The output system is:
$x(t)$ -->(S)--> $y(t) = \int_{-\infty}^{t}x(\tau) d\tau$
Recall that the system is causal if the output at $t$ depends only on input before $t$, or if the impulse response $h(t)=0,\forall t <0$
I guess the system is not causal, but I am not sure how to obtain the impulse response if we are given the output.
On
Note that the input/output relation of your system can be written in terms of a convolution:
$$y(t)=\int_{-\infty}^{\infty}x(\tau)u(t-\tau)d\tau\tag{1}$$
where $u(t)$ is the unit step function, which is zero for $t<0$ and equals $1$ for $t>0$. Eq. (1) proves that the system is linear and time-invariant. Furthermore, it proves that the system is causal because the system's impulse response equals the unit step function, which is zero for $t<0$.
Let $ (Lx)(t) = \int_{-\infty}^t x(\tau)d \tau$.
You want to show that if $x_1,x_2$ are such that $x_1(s) = x_2(s)$ for $s \le t$, then $(Lx_1)(t) = (L x_2)(t)$.
You have $(Lx_1)(t) = \int_{-\infty}^t x_1(\tau)d \tau = \int_{-\infty}^t x_2(\tau)d \tau = (L x_2)(t)$.

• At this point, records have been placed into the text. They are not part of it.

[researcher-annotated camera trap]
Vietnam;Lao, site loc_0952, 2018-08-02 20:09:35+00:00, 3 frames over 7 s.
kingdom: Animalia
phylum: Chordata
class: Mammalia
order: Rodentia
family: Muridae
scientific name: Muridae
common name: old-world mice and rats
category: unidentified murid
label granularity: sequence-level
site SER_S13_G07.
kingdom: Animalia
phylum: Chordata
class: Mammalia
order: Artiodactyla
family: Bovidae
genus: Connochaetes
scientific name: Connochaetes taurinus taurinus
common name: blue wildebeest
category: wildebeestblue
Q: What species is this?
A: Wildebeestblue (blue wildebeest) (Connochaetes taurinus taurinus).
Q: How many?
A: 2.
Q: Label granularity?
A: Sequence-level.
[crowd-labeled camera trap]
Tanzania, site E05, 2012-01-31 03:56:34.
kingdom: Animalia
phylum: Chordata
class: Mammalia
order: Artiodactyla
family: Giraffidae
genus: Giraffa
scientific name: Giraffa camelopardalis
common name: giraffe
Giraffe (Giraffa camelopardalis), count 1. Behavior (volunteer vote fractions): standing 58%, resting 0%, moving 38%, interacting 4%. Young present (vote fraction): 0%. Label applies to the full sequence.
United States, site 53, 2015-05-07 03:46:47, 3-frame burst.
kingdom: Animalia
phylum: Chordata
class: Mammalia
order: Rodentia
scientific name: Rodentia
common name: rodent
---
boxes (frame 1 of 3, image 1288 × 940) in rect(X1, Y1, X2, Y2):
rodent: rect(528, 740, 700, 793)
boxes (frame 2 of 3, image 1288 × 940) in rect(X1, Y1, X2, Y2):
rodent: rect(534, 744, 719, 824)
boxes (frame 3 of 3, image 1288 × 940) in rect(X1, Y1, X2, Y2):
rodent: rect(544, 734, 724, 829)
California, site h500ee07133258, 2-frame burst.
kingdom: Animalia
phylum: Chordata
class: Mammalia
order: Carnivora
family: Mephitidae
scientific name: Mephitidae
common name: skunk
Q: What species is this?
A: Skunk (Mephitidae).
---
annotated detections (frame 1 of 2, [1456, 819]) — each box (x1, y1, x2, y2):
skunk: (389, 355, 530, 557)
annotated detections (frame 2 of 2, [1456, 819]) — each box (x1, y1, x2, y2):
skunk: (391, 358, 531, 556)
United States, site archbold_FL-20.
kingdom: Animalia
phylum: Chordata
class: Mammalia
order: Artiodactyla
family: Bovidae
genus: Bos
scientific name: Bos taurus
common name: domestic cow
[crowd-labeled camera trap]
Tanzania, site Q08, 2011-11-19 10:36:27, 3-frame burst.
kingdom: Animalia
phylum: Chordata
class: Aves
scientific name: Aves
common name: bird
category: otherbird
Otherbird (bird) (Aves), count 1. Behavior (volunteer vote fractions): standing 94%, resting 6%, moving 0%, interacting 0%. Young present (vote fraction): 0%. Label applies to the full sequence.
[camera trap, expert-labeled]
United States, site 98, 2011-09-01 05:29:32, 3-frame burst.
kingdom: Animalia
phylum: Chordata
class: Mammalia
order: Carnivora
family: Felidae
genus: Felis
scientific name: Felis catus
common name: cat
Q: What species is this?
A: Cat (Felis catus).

Hence the system $L$ is causal.
Alternatively, albeit the use of distributions is unnecessary, we can look at the response of the system when subjected to an impulse input. You need to verify that the system is linear and time invariant first, then note that if $t < 0$, we have $h(t) = (L \delta)(t) = 0$.